-------- DOCUMENT EXCERPT

Since evidence of impact is now a key requirement of many funders, and global reach is a major priority of the University, it is unsurprising that researchers are devising creative ways to ensure that their work reaches the widest possible audience.
The Outreach and Public Engagement category attracted far and away the greatest number of entries in this year’s competition, and we have subdivided it into general outreach activities and outreach activities which focus on ways of harnessing the power of the crowd.
Winners: Dr Sarah Deakin, Zoe Reich, Matt Wenham and Chris Hayter for OxReach – #crowdtogether
Crowdfunding has become a powerful way to raise funds for high impact, philanthropic projects. However, Oxford projects that fall outside the scope of research or commercialisation funds struggle to get off the ground due to limited financial resources. Furthermore, many existing platforms charge high fees for their use, their legal terms can be problematic for universities, and it’s difficult to leverage the University’s brand effectively.
This state of affairs prompted the Isis Innnovation team to building an Isis Innovation/University branded platform that addressed the above issues. The result is OxReach, a rewards-based crowdfunding platform on which members of the University can source additional financial support for the innovative, entrepreneurial or high-impact projects that they are most passionate about.

----------------
-------- SUPPLIED RECORDS

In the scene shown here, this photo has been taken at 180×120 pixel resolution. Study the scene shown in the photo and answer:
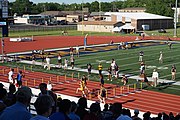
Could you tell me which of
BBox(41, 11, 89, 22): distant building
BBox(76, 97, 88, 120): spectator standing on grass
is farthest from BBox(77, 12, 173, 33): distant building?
BBox(76, 97, 88, 120): spectator standing on grass

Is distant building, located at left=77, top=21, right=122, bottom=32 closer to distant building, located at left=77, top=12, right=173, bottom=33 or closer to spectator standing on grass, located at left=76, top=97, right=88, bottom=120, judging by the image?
distant building, located at left=77, top=12, right=173, bottom=33

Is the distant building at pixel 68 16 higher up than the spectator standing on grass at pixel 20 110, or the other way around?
the distant building at pixel 68 16

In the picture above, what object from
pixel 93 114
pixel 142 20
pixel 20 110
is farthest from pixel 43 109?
pixel 142 20

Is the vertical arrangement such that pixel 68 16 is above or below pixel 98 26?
above

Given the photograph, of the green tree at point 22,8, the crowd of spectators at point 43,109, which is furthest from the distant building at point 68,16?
the crowd of spectators at point 43,109

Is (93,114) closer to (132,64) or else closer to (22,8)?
(132,64)

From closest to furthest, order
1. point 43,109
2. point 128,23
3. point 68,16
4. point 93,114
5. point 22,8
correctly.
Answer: point 43,109, point 93,114, point 128,23, point 68,16, point 22,8

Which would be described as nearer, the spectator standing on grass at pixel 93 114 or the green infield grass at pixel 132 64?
the spectator standing on grass at pixel 93 114

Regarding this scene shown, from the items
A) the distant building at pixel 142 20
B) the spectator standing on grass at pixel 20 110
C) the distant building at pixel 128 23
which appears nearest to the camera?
the spectator standing on grass at pixel 20 110

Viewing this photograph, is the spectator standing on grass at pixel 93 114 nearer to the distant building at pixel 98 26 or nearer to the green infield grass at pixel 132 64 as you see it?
the green infield grass at pixel 132 64

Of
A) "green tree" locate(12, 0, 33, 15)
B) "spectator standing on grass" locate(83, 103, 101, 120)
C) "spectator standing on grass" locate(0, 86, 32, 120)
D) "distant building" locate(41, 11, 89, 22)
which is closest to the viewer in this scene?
"spectator standing on grass" locate(0, 86, 32, 120)

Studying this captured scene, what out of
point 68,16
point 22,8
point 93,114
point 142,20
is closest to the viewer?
point 93,114

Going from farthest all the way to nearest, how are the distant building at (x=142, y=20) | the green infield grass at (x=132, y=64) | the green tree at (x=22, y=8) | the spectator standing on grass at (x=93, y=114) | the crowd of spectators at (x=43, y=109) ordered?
the green tree at (x=22, y=8)
the distant building at (x=142, y=20)
the green infield grass at (x=132, y=64)
the spectator standing on grass at (x=93, y=114)
the crowd of spectators at (x=43, y=109)

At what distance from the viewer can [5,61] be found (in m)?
35.3
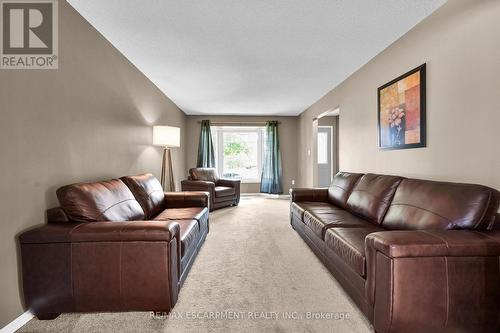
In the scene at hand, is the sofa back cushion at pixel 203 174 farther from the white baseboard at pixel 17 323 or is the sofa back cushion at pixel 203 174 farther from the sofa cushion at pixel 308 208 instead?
the white baseboard at pixel 17 323

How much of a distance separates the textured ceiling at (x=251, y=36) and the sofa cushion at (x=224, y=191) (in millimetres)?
2058

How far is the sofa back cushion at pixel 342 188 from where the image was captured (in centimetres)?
300

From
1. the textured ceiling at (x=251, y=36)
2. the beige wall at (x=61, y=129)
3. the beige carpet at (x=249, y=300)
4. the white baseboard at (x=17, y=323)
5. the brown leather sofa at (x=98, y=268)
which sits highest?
the textured ceiling at (x=251, y=36)

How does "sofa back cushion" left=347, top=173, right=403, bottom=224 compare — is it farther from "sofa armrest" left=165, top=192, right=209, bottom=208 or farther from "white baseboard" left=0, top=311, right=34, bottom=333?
"white baseboard" left=0, top=311, right=34, bottom=333

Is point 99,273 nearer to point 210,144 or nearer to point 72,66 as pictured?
point 72,66

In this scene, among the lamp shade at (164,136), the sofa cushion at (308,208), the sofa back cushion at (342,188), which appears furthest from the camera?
the lamp shade at (164,136)

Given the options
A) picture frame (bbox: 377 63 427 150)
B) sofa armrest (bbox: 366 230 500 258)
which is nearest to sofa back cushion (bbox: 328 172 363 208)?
picture frame (bbox: 377 63 427 150)

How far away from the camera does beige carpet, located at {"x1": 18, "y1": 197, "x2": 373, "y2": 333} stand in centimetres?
151

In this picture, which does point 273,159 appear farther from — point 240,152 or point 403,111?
point 403,111

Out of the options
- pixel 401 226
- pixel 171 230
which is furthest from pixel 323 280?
pixel 171 230

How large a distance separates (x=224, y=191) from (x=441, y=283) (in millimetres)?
4108

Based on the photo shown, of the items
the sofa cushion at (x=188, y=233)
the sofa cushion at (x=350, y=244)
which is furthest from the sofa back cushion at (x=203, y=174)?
the sofa cushion at (x=350, y=244)

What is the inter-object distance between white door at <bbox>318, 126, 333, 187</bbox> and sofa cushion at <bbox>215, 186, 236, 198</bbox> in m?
2.98

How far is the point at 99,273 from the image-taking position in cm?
150
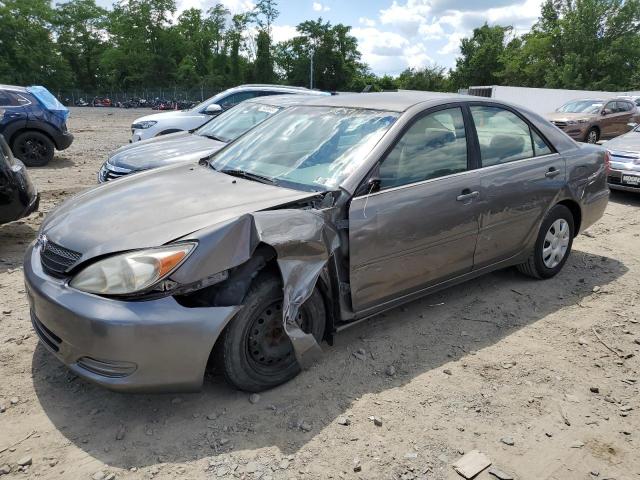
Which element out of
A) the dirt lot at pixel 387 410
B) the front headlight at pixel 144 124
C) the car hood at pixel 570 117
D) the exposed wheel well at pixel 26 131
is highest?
the car hood at pixel 570 117

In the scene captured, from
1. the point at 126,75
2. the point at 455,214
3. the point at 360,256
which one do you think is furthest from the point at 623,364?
the point at 126,75

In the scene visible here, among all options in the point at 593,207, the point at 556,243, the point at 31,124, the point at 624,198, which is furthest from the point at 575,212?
the point at 31,124

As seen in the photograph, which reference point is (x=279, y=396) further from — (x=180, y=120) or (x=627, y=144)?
(x=627, y=144)

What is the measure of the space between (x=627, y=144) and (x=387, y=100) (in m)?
7.20

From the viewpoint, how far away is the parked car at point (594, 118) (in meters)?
15.2

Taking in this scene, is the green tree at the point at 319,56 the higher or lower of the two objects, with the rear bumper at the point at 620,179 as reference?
higher

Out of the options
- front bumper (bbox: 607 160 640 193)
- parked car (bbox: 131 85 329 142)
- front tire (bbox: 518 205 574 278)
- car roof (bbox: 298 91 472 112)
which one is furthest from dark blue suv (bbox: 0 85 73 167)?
front bumper (bbox: 607 160 640 193)

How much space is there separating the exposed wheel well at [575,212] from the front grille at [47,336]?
13.5ft

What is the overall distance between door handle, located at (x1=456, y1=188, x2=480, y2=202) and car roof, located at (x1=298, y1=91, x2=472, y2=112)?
703 mm

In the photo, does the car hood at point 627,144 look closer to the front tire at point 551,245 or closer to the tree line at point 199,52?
the front tire at point 551,245

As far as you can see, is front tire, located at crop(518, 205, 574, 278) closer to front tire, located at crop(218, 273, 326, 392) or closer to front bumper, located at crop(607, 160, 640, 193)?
front tire, located at crop(218, 273, 326, 392)

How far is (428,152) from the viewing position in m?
3.62

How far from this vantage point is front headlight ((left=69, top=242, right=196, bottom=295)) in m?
2.51

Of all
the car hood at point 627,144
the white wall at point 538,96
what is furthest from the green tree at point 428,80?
the car hood at point 627,144
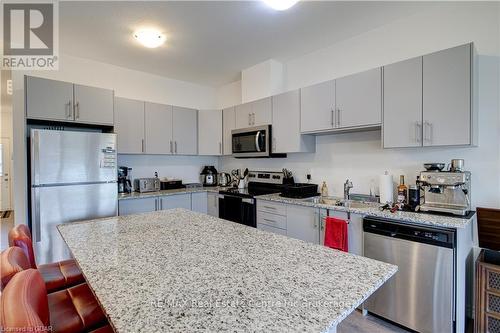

----------------

**USING THE INFORMATION:**
- A) Return the passage of the outreach award text between "The Outreach and" and "University’s brand effectively.", inclusive, copied exactly.
- B) List every person the outreach award text names as a winner.

**REPLIES:**
- A)
The Outreach and Public Engagement category attracted far and away the greatest number of entries in this year’s competition, and we have subdivided it into general outreach activities and outreach activities which focus on ways of harnessing the power of the crowd.
Winners: Dr Sarah Deakin, Zoe Reich, Matt Wenham and Chris Hayter for OxReach – #crowdtogether
Crowdfunding has become a powerful way to raise funds for high impact, philanthropic projects. However, Oxford projects that fall outside the scope of research or commercialisation funds struggle to get off the ground due to limited financial resources. Furthermore, many existing platforms charge high fees for their use, their legal terms can be problematic for universities, and it’s difficult to leverage the University’s brand effectively.

- B)
Dr Sarah Deakin
Zoe Reich
Matt Wenham
Chris Hayter